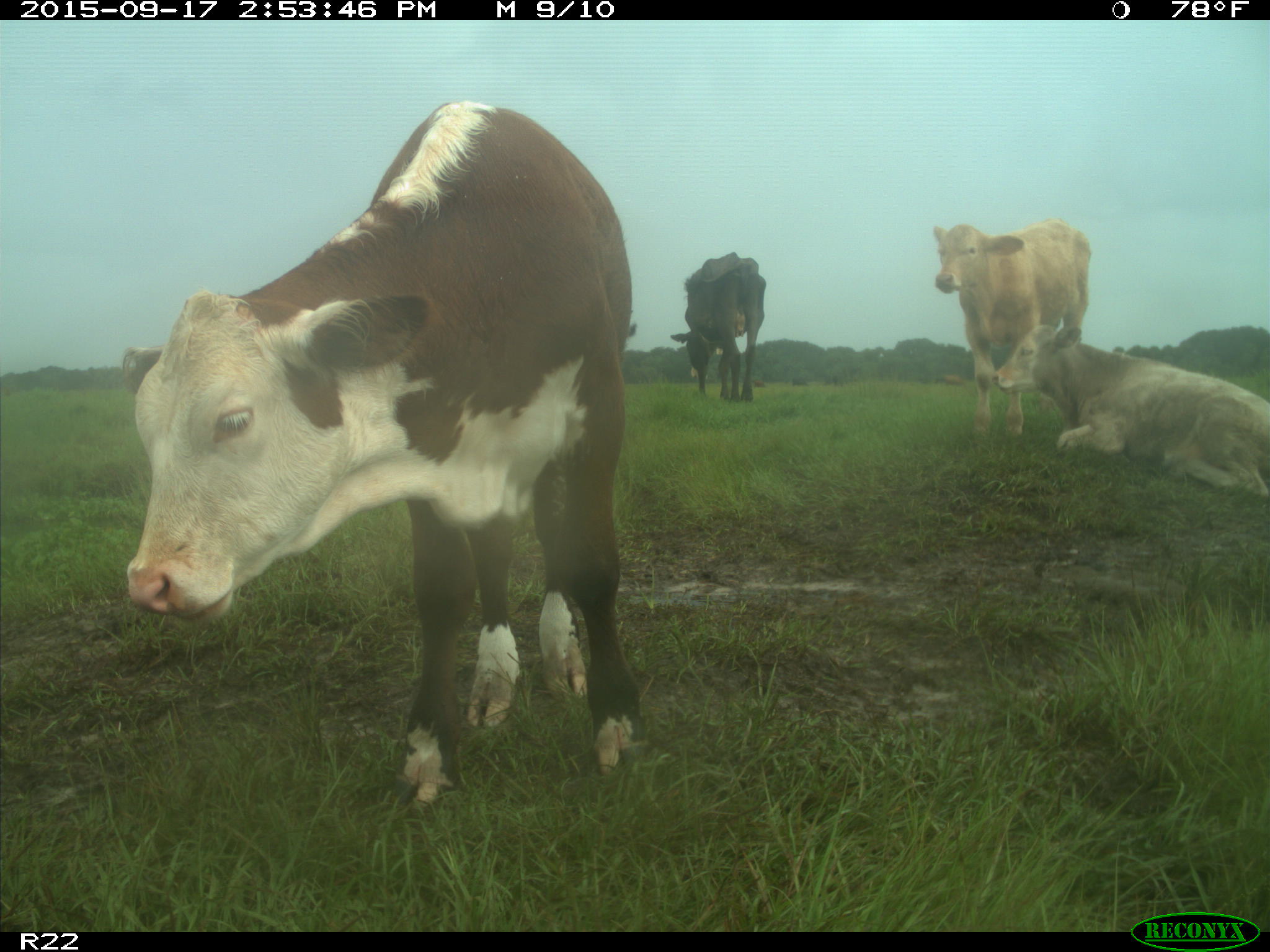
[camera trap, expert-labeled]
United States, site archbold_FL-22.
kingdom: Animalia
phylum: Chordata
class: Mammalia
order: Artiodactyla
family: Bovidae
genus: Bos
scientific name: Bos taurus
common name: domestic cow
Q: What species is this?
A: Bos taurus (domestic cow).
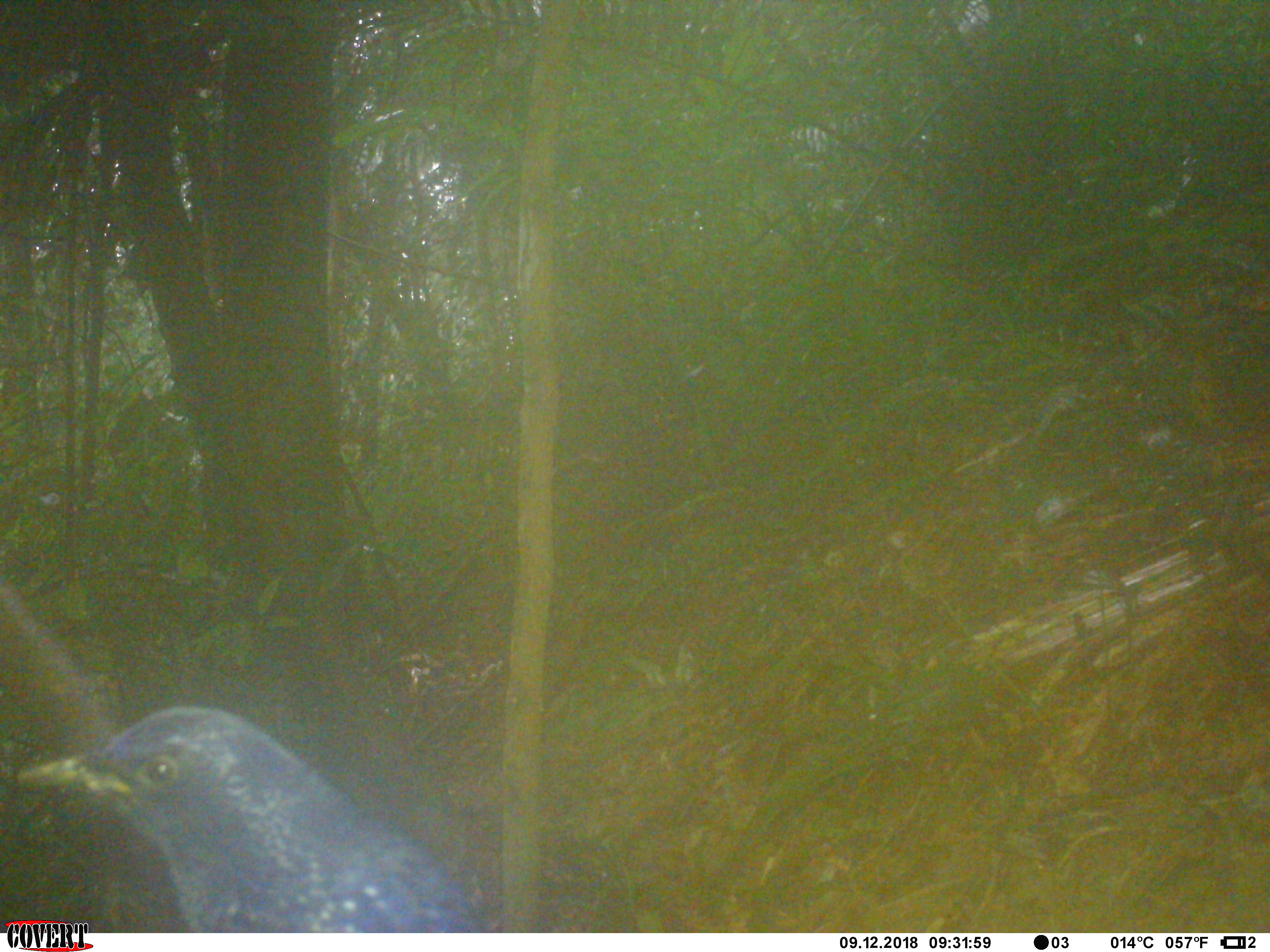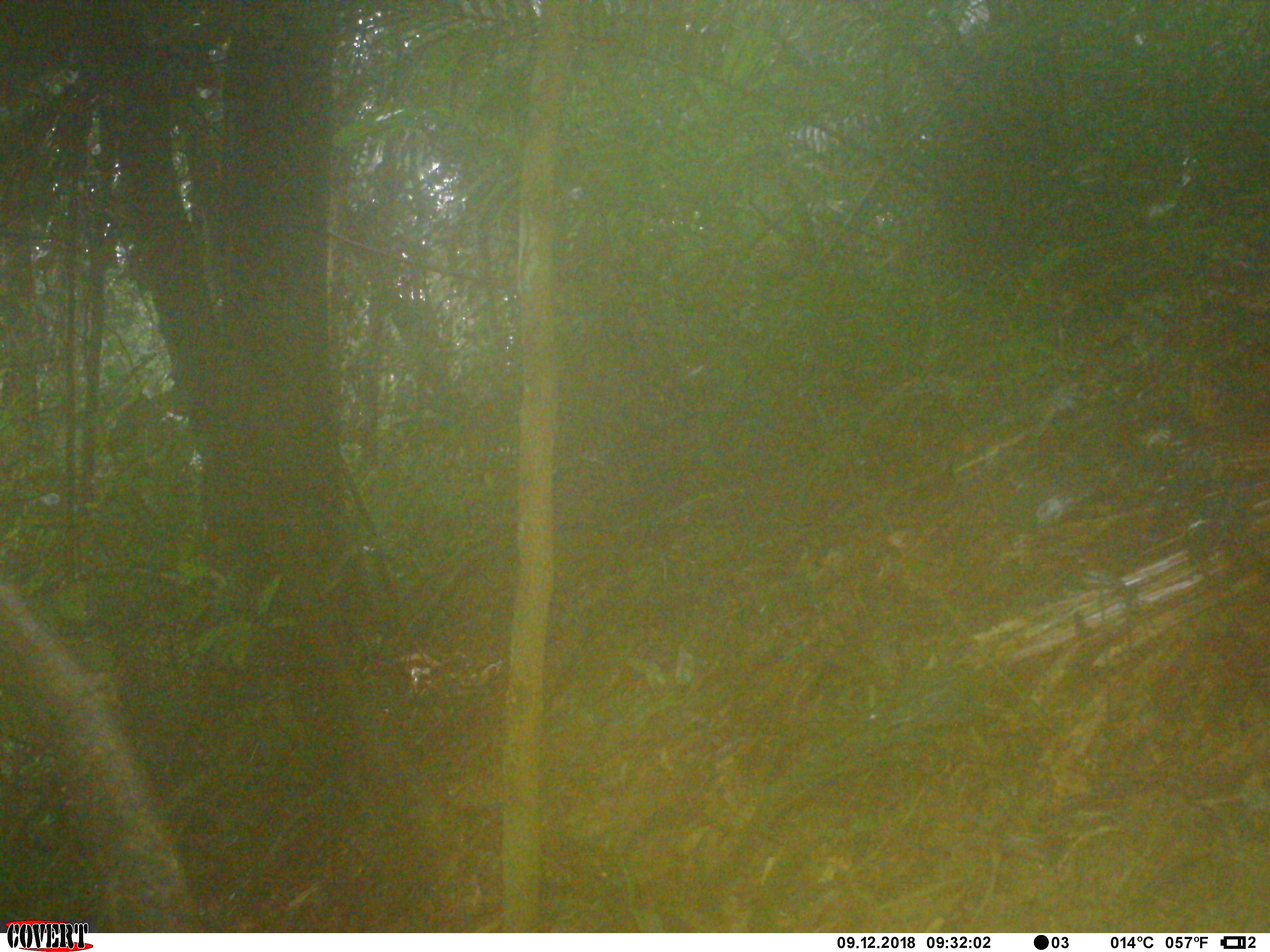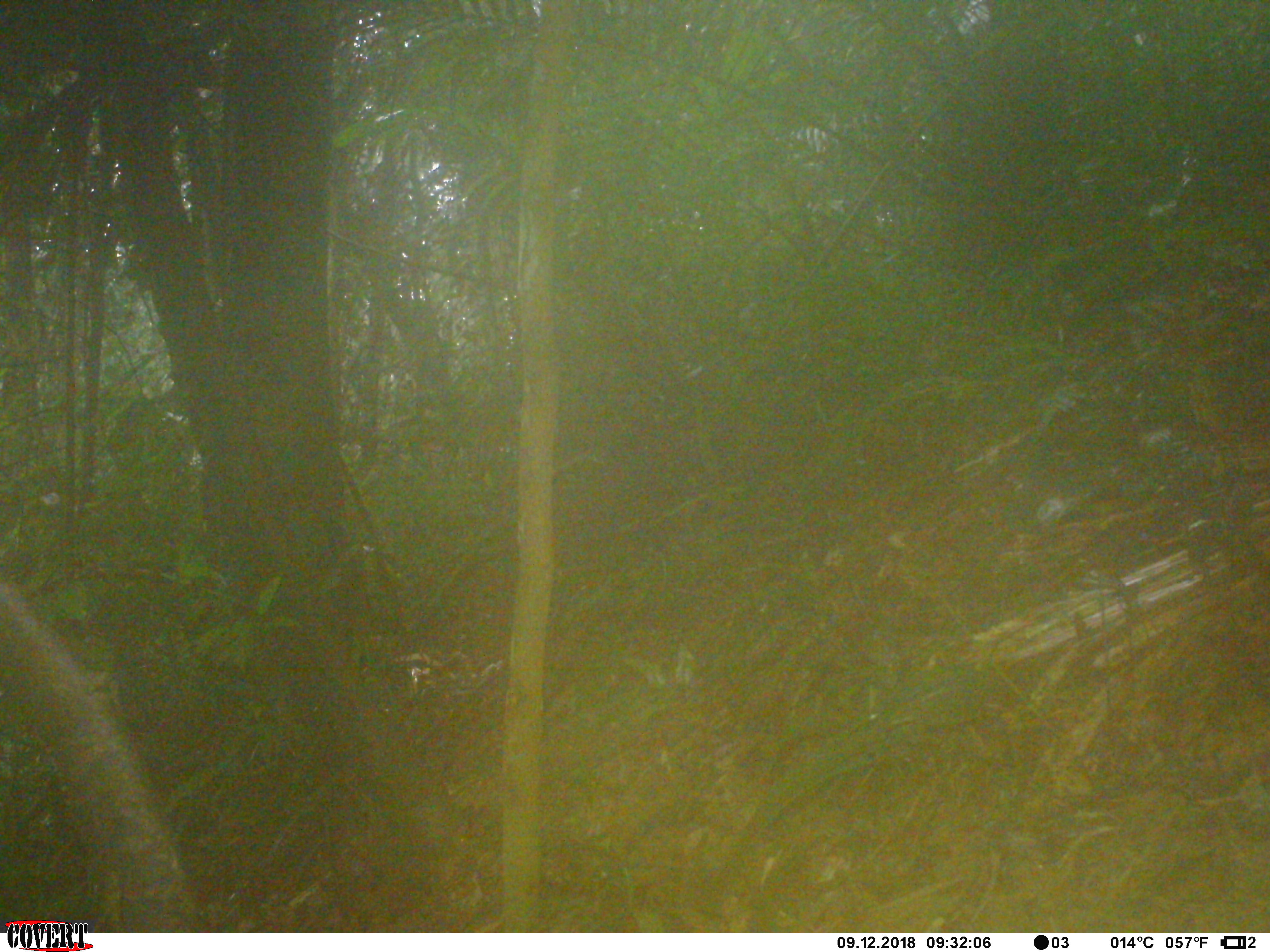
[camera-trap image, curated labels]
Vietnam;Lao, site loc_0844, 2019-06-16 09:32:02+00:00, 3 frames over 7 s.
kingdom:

....

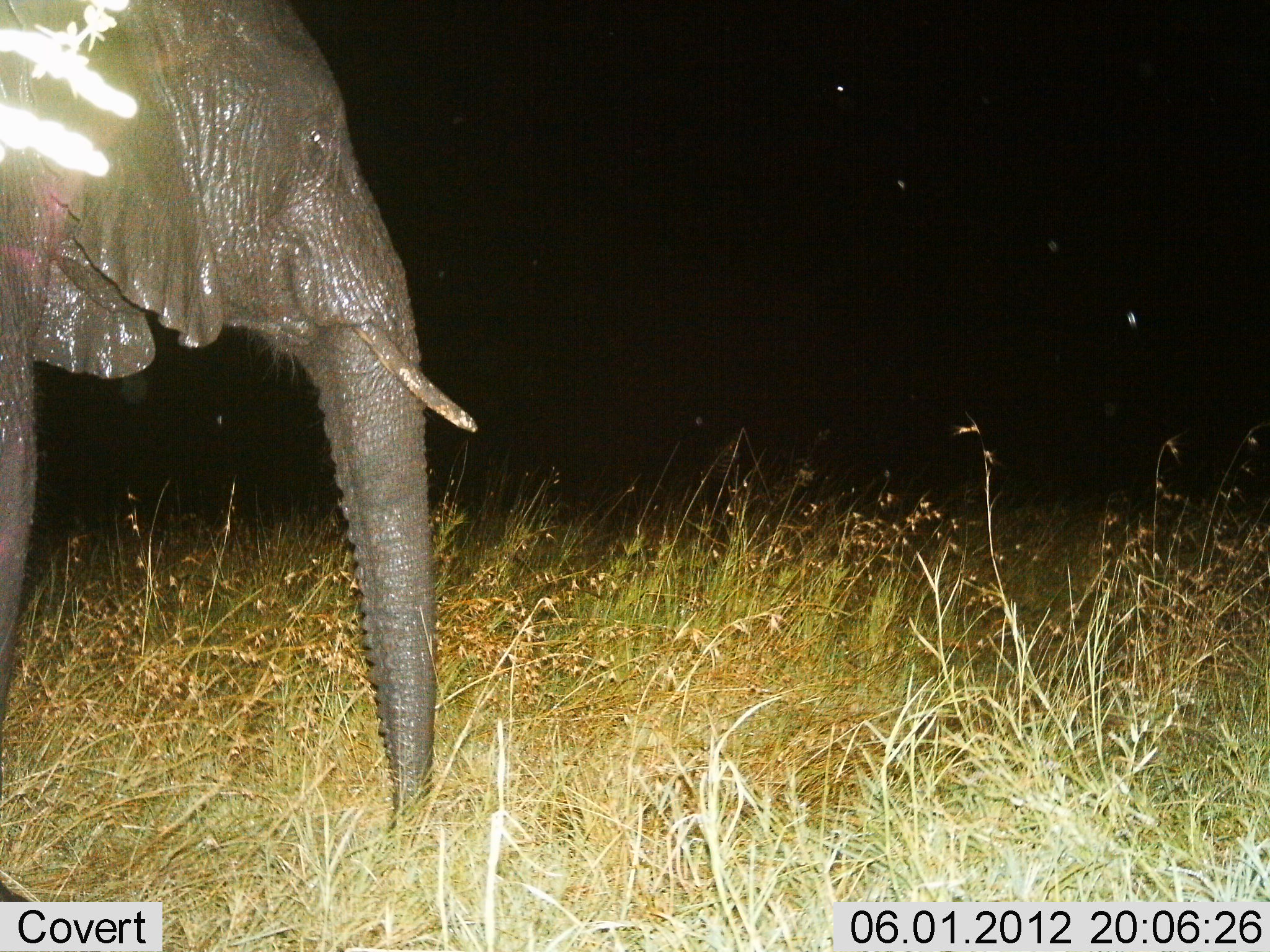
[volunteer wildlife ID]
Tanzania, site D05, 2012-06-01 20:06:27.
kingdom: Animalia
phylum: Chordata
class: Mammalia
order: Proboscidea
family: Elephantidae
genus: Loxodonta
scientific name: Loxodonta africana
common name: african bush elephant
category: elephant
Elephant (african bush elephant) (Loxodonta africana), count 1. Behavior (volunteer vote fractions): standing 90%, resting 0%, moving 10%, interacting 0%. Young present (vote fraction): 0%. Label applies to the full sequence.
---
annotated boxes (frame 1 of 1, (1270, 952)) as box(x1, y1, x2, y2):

....

Could you show every line of the material that includes the string "trap"?

[camera trap, expert-labeled]
[camera-trap image, curated labels]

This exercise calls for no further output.